-- Excerpted text follows --

I havent changed it manually - it is currently on 60

----------

## LesCoke

Check how you have your kernel memory model setup.  Specifically check CONFIG_NOHIGHMEM, CONFIG_HIGMEM4G and CONFIG_HIGHMEM64G.  I'm pulling these from an x86 2.6.23 kernel, amd64 and later kernels may have different names.  Having 4G of RAM uses the whole 32bit address space leaving no place for the kernel to page VM into, thus these control which PAE model the kernel uses.

But I'm puzzled why the kernel limited the process to only 256M.

Les

----------

## wbecker

That's strange... 

If I go make menuconfig, and do a search it appears and tells me that I don't have HIGHMEM selected, but if I go to the place in Processor type and Features, then it is not there... Nor is there any thing to do with HIGHMEM in the .config file.

Has this changed or is it set by default?

----------

## aCOSwt

In the VMWare Server Console, what is the setting for the tweak memory/swap use ?

----------

## wbecker

Oh....

I have reserved 3000MB for VMware. I figured that it would only prevent other processes from using it if it needed it... But it could be that it just prevents anyone else from using that 3Gig.

I have moved it down to 1000MB - I'll see if that helps.

Thanks!

----------

## aCOSwt

 *wbecker wrote:*   

> Oh....
> 
> I have reserved 3000MB for VMware.

 

 :Twisted Evil: 

----------

## LesCoke

I checked my older 2.6.19 x86_64 system and found that it was not an option in that kernel; only found FLATMEM and SPARSEMEM.   My ulimits are roughly the same and your values look good.  I haven't updated this older Sempron64 system since it still has hard drive failures I haven't fixed yet.

Are you certain swap is setup?

I'm currently out of ideas.

Les

----------

## wbecker

I'm pretty sure it was my VMware setting. It's all working now.

----------

-- Excerpted text concluded --
-- Data for analysis follows --

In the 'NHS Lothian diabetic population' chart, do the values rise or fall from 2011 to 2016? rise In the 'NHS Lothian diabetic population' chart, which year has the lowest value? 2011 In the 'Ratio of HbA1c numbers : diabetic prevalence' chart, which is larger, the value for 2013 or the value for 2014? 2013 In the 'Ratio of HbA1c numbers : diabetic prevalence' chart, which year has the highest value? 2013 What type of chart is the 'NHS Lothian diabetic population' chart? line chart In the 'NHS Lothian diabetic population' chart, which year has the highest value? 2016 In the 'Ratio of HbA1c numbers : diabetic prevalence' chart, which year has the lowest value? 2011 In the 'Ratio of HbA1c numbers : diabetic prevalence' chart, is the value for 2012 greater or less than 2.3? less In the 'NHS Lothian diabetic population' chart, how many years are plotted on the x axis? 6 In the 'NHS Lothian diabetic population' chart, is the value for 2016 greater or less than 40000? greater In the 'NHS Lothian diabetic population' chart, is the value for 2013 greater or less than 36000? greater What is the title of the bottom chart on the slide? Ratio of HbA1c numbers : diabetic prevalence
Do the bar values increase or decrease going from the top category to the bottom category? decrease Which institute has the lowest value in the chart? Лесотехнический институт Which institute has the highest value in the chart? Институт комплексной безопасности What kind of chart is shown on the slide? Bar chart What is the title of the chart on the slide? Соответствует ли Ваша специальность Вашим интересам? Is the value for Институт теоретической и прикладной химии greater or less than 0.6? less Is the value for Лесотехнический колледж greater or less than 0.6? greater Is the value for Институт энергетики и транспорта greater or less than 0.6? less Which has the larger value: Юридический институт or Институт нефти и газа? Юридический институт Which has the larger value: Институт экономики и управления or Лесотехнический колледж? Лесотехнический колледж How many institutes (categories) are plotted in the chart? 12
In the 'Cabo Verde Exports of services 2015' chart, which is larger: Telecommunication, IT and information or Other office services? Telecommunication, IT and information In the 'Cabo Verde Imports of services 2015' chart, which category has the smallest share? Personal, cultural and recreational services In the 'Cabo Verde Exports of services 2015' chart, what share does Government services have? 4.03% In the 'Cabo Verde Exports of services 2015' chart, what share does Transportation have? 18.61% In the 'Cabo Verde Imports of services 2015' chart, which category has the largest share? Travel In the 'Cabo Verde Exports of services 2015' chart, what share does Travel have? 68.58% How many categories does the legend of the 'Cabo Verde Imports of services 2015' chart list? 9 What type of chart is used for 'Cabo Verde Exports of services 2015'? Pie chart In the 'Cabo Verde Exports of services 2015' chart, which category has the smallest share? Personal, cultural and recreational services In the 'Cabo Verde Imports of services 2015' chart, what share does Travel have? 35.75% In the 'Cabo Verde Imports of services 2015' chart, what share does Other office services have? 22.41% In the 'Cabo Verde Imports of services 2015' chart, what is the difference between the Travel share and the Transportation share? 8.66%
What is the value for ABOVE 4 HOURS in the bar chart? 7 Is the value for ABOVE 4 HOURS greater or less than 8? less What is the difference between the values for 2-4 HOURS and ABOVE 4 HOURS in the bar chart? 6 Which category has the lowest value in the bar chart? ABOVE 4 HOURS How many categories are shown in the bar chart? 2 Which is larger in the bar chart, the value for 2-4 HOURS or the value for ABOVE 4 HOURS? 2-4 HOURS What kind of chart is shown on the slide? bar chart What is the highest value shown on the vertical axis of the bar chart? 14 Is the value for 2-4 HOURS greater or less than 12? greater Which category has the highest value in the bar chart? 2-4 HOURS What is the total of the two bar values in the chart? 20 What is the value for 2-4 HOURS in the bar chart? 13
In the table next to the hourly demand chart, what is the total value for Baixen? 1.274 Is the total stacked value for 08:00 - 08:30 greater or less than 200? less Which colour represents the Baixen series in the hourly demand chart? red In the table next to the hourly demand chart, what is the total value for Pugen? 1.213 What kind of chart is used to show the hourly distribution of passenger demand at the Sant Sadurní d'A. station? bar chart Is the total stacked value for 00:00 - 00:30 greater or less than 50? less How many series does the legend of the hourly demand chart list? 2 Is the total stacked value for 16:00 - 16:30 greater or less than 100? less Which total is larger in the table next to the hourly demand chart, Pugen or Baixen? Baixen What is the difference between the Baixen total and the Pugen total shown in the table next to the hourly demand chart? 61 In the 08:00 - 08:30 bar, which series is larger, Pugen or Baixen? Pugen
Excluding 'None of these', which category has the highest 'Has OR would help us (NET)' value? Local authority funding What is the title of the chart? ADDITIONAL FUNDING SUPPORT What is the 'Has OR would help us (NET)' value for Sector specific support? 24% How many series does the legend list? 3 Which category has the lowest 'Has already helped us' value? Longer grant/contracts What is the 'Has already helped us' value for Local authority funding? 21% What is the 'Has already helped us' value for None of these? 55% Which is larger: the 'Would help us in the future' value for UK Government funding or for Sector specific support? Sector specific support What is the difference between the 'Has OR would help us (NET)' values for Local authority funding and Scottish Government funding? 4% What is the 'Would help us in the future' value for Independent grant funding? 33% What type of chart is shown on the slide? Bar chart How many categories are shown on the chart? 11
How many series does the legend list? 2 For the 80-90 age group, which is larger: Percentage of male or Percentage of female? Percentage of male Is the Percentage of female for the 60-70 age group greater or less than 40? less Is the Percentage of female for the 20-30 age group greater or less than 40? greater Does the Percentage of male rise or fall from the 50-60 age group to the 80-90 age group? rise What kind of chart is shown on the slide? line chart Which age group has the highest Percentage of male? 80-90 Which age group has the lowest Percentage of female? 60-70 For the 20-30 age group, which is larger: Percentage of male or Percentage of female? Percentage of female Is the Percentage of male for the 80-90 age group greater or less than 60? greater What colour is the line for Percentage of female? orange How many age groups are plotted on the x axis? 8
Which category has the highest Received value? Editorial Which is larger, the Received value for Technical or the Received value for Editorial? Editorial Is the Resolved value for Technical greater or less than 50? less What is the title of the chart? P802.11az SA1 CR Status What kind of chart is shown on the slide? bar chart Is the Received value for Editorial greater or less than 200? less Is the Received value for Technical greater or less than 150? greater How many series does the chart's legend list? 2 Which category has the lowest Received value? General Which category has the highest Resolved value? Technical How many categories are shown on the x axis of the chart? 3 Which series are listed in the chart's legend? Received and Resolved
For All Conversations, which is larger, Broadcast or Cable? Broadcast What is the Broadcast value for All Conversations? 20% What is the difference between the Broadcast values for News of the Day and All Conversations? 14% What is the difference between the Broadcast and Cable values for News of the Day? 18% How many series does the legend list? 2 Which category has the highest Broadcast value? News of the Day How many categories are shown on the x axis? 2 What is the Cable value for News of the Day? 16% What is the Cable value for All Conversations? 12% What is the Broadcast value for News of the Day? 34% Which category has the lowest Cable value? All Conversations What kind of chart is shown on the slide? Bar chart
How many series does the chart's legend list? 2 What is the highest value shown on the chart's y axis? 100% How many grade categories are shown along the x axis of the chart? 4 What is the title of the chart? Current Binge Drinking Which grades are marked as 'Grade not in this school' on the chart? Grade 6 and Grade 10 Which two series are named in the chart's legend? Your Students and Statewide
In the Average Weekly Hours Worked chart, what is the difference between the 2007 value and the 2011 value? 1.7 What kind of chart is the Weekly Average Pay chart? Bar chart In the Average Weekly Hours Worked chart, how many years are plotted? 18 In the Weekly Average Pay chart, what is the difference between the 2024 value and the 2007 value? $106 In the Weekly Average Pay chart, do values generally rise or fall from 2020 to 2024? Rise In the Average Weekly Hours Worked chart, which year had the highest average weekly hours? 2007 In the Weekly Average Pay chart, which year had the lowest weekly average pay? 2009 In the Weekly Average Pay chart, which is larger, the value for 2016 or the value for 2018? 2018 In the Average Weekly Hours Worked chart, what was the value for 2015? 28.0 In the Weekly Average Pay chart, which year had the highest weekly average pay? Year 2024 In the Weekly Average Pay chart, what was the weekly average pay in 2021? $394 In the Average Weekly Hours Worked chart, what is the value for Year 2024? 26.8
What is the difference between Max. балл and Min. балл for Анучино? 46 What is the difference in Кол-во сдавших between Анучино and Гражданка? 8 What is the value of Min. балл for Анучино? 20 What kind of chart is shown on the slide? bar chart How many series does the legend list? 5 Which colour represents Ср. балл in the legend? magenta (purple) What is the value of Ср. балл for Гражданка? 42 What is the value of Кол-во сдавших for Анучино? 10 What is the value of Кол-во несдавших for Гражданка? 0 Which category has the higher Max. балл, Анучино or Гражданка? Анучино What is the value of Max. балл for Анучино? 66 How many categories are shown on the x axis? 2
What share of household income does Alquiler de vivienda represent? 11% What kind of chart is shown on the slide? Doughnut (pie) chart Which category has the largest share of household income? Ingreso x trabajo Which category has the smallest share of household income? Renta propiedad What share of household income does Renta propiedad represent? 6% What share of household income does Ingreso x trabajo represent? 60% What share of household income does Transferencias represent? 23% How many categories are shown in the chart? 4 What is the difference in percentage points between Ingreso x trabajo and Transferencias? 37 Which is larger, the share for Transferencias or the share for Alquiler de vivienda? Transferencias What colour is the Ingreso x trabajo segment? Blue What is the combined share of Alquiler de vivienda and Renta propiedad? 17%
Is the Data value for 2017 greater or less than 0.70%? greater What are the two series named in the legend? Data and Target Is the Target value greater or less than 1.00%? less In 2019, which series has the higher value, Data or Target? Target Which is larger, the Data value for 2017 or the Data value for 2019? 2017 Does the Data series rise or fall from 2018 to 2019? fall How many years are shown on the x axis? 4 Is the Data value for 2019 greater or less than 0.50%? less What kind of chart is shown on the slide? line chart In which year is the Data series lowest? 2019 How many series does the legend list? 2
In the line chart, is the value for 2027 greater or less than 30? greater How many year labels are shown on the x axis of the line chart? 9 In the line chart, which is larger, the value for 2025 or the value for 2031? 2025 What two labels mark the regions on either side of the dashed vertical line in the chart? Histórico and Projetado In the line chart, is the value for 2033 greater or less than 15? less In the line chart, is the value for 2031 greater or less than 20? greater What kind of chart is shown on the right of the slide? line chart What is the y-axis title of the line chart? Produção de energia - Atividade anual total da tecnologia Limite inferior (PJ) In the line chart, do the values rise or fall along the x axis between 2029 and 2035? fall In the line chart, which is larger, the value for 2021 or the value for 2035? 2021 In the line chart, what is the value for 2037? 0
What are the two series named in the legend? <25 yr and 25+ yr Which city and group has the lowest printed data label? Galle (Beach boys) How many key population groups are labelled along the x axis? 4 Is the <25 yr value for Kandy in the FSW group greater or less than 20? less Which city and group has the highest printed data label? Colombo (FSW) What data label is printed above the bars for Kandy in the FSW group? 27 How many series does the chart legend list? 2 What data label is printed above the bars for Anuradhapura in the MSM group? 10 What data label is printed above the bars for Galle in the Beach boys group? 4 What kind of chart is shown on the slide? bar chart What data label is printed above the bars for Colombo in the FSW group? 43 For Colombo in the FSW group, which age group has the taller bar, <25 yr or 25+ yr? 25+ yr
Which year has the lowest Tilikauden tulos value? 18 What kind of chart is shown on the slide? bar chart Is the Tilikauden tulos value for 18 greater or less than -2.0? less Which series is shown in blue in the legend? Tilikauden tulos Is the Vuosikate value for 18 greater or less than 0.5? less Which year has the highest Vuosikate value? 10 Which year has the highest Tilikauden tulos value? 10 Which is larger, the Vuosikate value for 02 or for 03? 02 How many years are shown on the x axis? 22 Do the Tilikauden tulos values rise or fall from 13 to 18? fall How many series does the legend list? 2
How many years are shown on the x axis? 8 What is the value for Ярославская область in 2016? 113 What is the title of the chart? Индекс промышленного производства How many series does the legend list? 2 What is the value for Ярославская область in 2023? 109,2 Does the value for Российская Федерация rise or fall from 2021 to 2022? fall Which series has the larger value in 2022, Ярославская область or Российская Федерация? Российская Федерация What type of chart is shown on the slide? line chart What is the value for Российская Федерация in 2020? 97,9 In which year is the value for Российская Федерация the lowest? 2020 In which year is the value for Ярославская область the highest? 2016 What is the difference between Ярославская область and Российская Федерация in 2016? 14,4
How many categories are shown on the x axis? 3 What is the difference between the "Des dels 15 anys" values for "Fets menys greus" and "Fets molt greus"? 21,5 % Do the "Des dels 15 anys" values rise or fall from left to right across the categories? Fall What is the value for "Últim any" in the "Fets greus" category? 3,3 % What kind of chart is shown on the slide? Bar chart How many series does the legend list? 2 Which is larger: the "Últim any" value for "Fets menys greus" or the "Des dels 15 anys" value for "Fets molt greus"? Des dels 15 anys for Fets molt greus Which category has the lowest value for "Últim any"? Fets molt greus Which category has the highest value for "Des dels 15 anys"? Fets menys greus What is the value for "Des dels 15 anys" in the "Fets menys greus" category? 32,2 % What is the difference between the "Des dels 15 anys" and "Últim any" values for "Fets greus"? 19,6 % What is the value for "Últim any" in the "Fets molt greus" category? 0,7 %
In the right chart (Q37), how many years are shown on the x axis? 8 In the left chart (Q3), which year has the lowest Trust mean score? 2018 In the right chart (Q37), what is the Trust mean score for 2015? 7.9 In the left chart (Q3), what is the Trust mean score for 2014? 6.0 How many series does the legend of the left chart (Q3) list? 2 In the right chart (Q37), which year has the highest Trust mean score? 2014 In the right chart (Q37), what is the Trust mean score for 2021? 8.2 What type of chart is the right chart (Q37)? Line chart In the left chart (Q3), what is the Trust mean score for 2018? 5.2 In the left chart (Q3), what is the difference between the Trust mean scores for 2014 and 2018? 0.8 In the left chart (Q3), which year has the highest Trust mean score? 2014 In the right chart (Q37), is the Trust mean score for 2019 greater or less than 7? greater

-- Data for analysis concluded --

Task set =
• A. In the forum thread, to what amount did wbecker lower the memory reserved for VMware?
• B. Extract each line of the listing that contains the word "magenta".
The forum thread and the listing are unrelated pieces of material.

Answers in order =
• A. 1000MB

• B.
What is the difference between Max. балл and Min. балл for Анучино? 46 What is the difference in Кол-во сдавших between Анучино and Гражданка? 8 What is the value of Min. балл for Анучино? 20 What kind of chart is shown on the slide? bar chart How many series does the legend list? 5 Which colour represents Ср. балл in the legend? magenta (purple) What is the value of Ср. балл for Гражданка? 42 What is the value of Кол-во сдавших for Анучино? 10 What is the value of Кол-во несдавших for Гражданка? 0 Which category has the higher Max. балл, Анучино or Гражданка? Анучино What is the value of Max. балл for Анучино? 66 How many categories are shown on the x axis? 2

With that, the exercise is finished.